NCPP is a consortium of media pollsters, and as such concentrates on evaluating the performance of the polls (plural) rather than on rating or ranking individual pollsters or methodologies. So while the report has some useful data for making year-to-year, industry-wide comparisons, it will likely frustrate those trying to find "best" or "worst" pollster.

That said, any thorough effort to rank the pollsters, to separate "good" from "bad" on the basis of the accuracy of the last poll is bound to frustrate for reasons the NCPP report identifies in an easily overlooked, next-to-last paragraph:

No method of judging the error works perfectly. Other evaluations of poll performance based on other methods may produce different conclusions.

The NCPP report includes two methods of measuring the poll error that differ slightly from the eight first proposed in 1948 by the renowned Harvard statistician Frederick Mosteller in his chapter of the report of the Social Science Research Council on the polling failures that year (an still used by many who score pollster error). The NCPP measures also differ from the odds-ratio scoring proposed three years ago in the pages of Public Opinion Quarterly by Martin, Traugott and Kennedy. I have looked at state level pollster error using some of these methods, and can confirm that different methods can and do produce different rankings in 2008.

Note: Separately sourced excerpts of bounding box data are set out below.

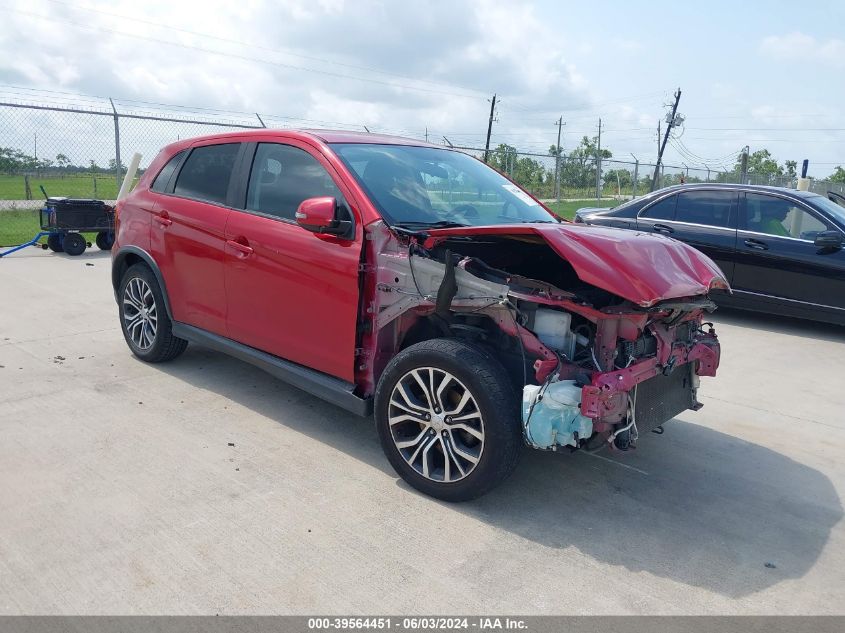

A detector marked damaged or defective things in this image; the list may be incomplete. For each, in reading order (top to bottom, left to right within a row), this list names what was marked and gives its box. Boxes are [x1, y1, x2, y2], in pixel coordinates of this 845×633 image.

damaged red suv [112, 131, 724, 502]
front-end crash damage [356, 220, 724, 452]
crumpled hood [426, 222, 728, 306]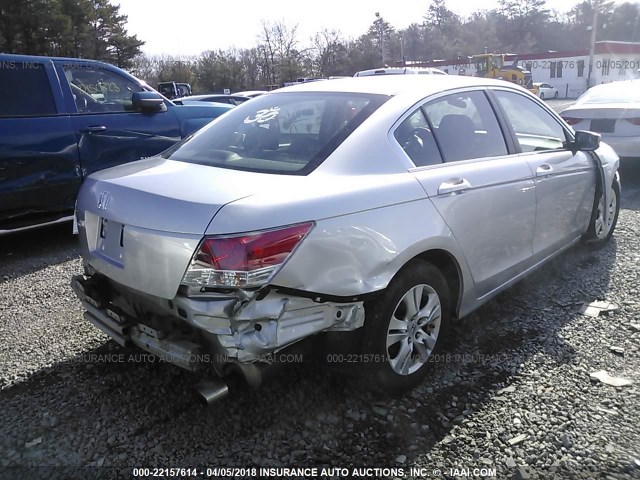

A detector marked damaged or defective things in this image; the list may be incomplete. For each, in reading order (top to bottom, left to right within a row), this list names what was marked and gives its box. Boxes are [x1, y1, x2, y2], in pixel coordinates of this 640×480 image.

broken tail light [181, 222, 314, 286]
rear bumper damage [72, 276, 362, 384]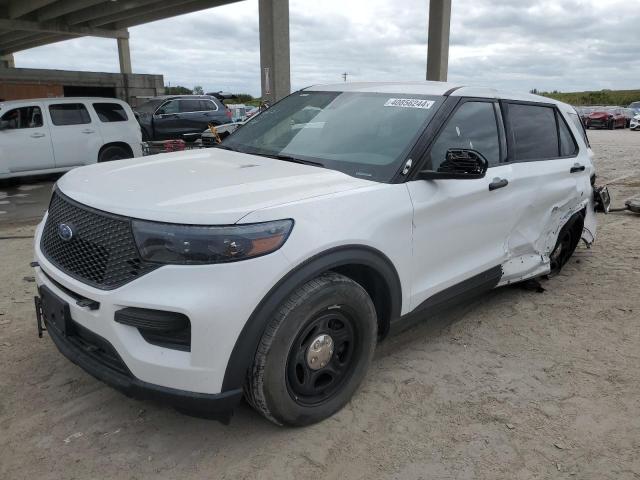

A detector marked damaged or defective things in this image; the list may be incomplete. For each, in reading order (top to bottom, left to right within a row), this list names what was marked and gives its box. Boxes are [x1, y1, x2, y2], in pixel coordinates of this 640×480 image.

wrecked vehicle [31, 82, 604, 428]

The reasons is that four factors can affect the size of the error scores, especially when aggregated for any given pollster, and these are not comparable across organizations:

1) The number of polls conducted - Generally, if we average errors across multiple polls, those who do more polls should show lower average errors by the logic of regression to the mean. Any one poll can produce a large error by chance, but as we average more and more surveys, the average errors should be generally lower (there is an exception

2) The number of interviews for any given poll - More interviews should mean less random error, and different pollsters use different sample sizes. The sample sizes for some individual pollsters can also vary widely from state to state. So if we aggregate errors across pollsters, some will do better simply because their sample sizes are bigger.

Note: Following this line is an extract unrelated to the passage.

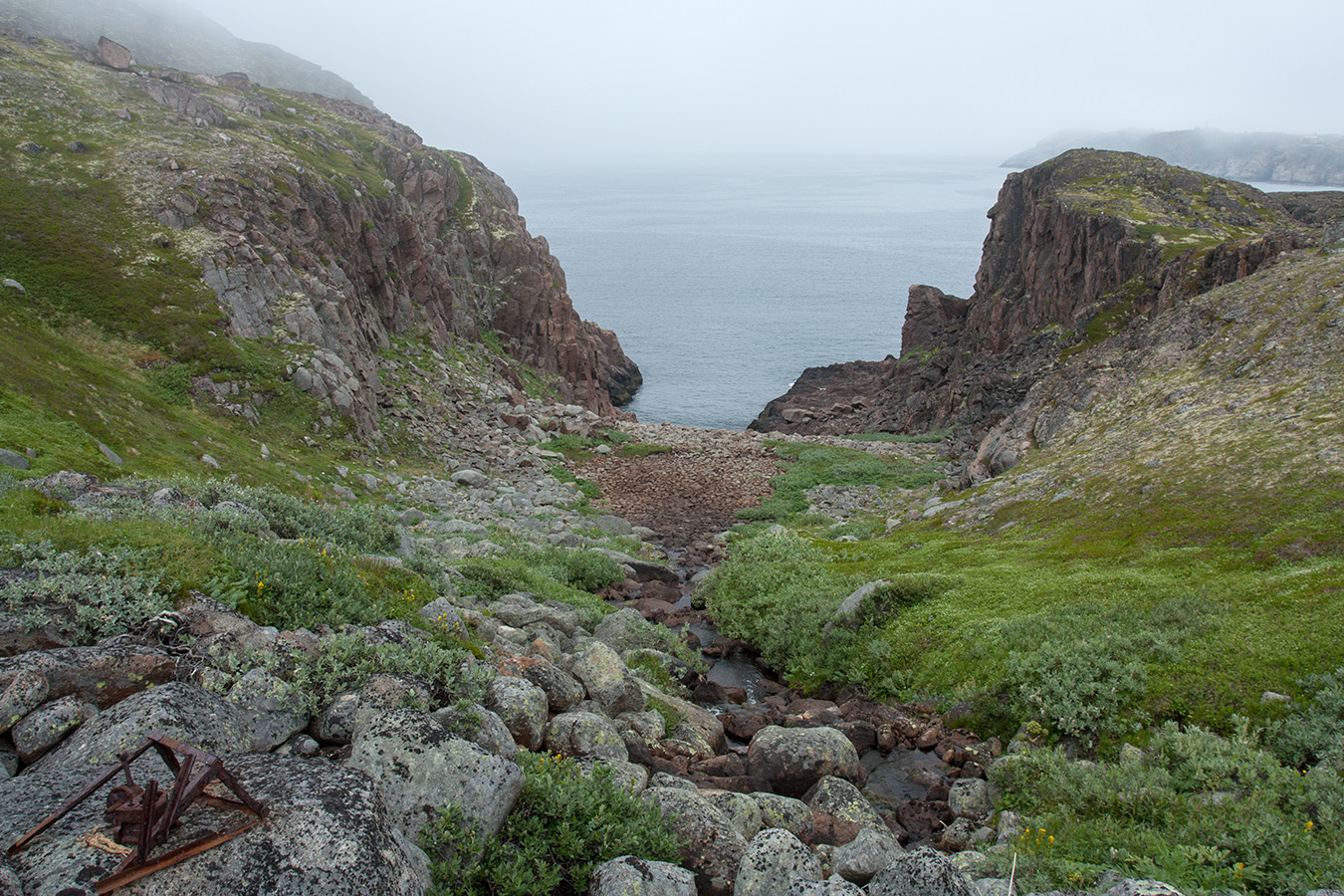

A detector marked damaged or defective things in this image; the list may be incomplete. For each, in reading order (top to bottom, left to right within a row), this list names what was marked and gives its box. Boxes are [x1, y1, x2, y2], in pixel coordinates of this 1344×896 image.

rusty anchor [7, 733, 269, 892]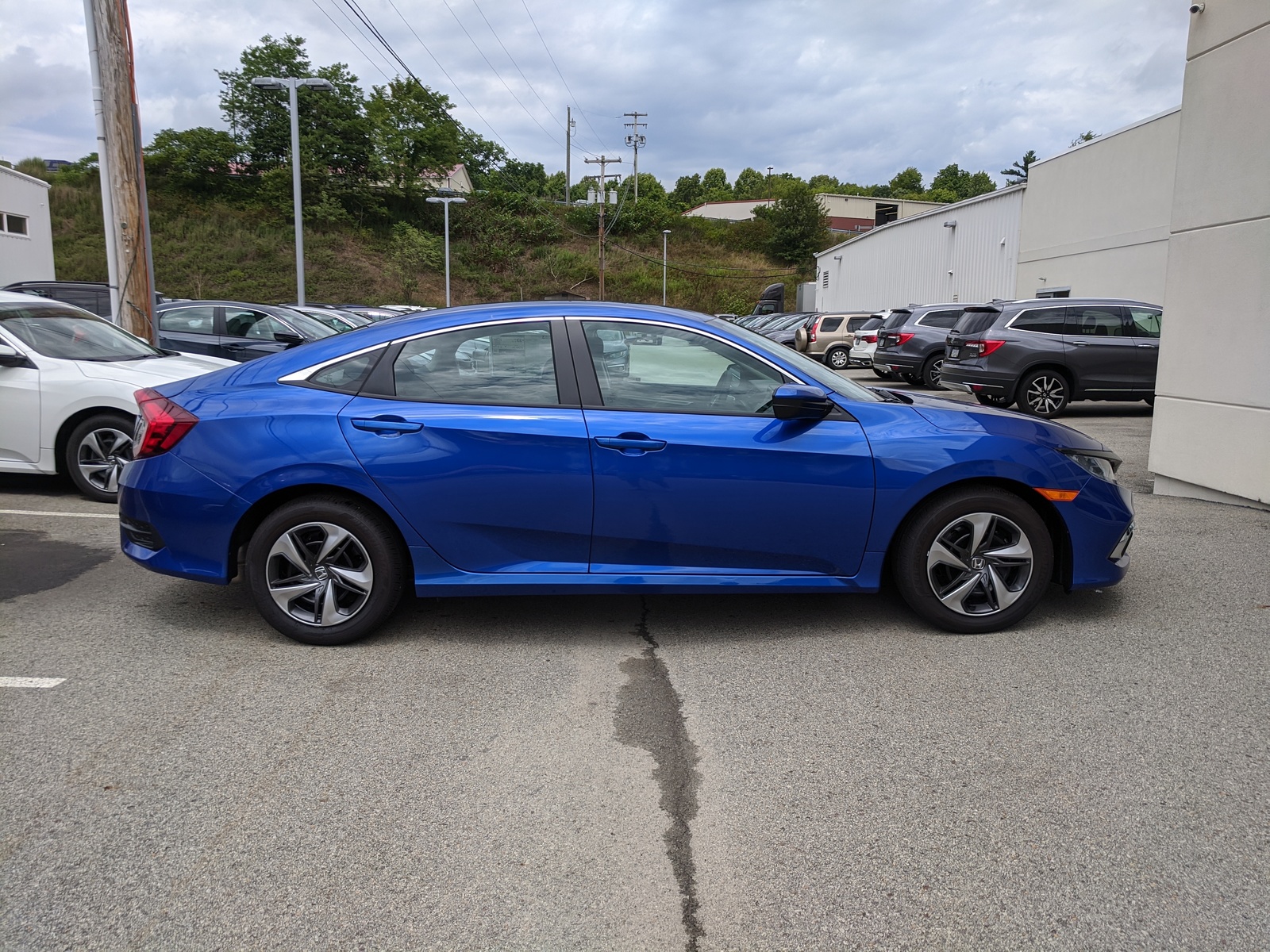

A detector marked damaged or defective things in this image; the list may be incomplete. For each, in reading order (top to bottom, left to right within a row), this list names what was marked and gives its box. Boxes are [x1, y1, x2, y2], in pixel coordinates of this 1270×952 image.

3) How the scoring handles or interprets the "undecided" category - In general elections, "undecided" is not a choice on the ballot, so any reported undecided is an error, in a sense. What complicates the analysis is that some pollsters allocate undecided voters on their final poll and some do not. Some error scores effectively ignore the undecided (either by allocating or by focusing on the margins separating the candidates), while some scores penalize pollsters that leave undecideds unallocated. This issue remains a matter of considerable, unresolved debate among pollsters.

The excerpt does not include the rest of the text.